云曌回到了龙椅上,她倒是想听听周文宾要如何解释。
“这……草民的确是一时糊涂,色令智昏,只怪那毒妇对臣千般示好,说只有燕城失守皇上才会现身,只有皇上您死了,她才能名正言顺的主持大局,到时候再封臣一个异性王……”
“那你们再怎么收拾残局呢?”
云曌冷哼说道。
“称臣纳贡,休养生息,与百年前的先帝一般。”
“然后你就可以做一代明相了吗?又可以做几年?”
“不需要多少年,哪怕只要史书为臣写下一个清名,就已经足够。”
“哈哈哈……那你做到了吗?”
云曌不屑的冷笑问道。
“吾皇洪福齐天,那毒妇自然不能谋害吾皇。”
周文宾那是越说越顺,称呼都换了去。
“好了,你自己说,你有一些什么罪名。”
“臣弄虚作假自诩清名,时为奸佞其为罪一。臣听信谗言,错下军令导致燕城失守,其为罪二。”

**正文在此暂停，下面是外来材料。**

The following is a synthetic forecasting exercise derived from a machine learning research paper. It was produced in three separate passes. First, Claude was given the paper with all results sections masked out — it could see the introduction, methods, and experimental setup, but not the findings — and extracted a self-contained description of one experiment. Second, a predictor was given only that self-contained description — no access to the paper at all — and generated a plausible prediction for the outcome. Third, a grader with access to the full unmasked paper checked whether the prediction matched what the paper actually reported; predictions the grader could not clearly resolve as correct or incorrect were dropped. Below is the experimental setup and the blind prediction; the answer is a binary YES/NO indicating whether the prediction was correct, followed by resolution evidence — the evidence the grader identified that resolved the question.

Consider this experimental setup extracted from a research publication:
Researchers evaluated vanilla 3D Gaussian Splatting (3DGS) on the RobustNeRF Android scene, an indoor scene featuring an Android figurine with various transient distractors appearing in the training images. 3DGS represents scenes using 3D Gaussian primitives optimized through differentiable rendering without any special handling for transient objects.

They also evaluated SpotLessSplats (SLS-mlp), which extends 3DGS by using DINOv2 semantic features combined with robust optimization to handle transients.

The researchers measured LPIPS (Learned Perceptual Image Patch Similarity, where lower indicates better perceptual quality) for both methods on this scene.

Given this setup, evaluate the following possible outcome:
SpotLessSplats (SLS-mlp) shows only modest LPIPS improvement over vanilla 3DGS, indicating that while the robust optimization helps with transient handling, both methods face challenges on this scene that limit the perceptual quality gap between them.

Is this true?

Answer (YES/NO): NO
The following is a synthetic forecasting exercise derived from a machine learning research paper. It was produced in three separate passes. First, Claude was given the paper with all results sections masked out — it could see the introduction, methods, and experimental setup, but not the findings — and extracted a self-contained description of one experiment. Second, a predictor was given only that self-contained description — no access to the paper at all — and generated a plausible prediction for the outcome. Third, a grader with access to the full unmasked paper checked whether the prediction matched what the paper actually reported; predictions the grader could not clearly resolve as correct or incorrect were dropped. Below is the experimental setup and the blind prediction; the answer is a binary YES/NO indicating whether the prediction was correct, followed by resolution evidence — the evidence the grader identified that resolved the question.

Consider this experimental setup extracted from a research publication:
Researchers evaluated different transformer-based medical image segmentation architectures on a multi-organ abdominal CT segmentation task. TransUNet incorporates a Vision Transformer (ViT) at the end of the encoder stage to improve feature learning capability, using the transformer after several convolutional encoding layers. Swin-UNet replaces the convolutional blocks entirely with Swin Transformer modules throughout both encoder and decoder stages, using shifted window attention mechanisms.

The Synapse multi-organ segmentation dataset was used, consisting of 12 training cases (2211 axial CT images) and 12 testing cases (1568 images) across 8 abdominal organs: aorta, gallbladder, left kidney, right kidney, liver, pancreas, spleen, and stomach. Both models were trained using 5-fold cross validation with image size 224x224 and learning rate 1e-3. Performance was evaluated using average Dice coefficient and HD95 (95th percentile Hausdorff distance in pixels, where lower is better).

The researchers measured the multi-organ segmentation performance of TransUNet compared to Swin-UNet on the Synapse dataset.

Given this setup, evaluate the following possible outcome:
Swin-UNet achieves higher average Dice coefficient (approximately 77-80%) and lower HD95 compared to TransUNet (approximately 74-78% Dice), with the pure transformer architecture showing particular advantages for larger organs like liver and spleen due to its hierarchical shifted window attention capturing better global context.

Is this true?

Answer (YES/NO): NO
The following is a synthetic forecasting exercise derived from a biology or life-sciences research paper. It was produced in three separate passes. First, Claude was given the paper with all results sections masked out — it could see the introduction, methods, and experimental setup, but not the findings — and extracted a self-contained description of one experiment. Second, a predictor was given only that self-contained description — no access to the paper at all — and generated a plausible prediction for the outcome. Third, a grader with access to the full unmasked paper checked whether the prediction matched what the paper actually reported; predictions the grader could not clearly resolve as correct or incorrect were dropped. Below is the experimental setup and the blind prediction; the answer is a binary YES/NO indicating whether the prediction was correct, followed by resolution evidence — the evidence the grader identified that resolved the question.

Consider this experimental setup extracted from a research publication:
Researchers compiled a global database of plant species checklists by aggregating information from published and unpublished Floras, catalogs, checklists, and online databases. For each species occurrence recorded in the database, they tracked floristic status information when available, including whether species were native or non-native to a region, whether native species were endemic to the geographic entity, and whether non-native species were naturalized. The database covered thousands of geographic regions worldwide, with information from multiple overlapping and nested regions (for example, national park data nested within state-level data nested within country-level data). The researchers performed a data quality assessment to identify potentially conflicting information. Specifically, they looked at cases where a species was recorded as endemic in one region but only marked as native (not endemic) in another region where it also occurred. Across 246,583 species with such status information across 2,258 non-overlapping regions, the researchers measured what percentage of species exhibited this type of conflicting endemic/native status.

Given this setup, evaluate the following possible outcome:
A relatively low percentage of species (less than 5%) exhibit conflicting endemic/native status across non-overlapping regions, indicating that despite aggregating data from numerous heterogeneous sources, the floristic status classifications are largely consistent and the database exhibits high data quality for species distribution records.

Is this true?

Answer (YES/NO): YES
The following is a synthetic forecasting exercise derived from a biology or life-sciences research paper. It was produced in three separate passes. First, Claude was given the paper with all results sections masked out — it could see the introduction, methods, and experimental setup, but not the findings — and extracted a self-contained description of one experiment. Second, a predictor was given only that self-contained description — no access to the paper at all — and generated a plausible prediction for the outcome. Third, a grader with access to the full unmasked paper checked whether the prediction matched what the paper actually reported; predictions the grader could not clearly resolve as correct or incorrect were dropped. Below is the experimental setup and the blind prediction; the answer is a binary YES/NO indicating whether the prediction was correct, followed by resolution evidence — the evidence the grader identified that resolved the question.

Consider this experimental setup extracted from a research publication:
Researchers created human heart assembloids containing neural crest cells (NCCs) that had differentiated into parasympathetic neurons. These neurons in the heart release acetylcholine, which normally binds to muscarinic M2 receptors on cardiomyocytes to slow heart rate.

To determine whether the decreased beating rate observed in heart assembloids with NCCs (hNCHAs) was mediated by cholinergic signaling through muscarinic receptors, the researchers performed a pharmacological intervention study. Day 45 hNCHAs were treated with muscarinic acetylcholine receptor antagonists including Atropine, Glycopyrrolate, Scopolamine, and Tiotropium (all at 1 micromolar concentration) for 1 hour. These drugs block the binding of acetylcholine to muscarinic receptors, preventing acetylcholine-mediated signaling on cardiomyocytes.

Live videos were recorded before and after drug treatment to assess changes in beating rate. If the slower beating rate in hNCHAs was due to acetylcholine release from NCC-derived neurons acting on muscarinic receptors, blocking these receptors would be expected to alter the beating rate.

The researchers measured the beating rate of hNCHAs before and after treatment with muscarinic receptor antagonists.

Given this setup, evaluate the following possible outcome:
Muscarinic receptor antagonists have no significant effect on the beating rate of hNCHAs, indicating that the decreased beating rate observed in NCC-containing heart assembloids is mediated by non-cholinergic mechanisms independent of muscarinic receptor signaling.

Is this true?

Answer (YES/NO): NO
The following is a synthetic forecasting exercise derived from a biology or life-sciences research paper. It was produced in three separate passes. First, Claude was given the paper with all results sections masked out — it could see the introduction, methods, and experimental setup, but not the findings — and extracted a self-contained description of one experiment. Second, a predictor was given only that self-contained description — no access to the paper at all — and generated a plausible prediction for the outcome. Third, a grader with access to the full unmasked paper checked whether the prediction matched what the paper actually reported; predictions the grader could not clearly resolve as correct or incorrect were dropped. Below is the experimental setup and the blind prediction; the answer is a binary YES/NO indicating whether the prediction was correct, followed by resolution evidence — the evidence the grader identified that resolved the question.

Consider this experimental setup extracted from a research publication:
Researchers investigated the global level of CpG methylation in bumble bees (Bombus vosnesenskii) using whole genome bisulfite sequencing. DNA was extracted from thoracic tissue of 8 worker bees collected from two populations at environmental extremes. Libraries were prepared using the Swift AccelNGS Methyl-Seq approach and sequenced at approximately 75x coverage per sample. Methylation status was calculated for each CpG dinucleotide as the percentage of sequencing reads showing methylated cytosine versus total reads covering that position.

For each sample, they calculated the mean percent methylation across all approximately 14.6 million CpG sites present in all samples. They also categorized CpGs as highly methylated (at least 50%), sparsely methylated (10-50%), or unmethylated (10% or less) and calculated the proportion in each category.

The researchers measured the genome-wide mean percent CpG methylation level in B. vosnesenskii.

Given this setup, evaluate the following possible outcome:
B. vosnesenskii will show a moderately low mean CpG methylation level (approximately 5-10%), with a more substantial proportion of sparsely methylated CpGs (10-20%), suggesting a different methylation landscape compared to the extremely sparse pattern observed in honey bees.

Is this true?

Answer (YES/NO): NO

“还不够,你说的不够清楚。将你做上太师后的一系列罪状都说出来,要清清楚楚完完整整,朕才会给你一个完整的宣判。不然……死罪。”
周文宾听了一咬牙,将自己做上太师后的那些操作纷纷拉了出来,什么邀请方家重新出山,试探云曌什么,再大肆卖官收受钱财以及推翻摊丁入亩收买人心等等,一共为自己列了九十九条罪状。
说的那是口干舌燥足足说了一个时辰。
“……此九十九条,每一条,都足以罪该万死,但皇上是仁德诚信之君,方才说过只要臣清楚的说出罪状便饶臣一死,望皇恩浩荡,饶臣一死吧……!”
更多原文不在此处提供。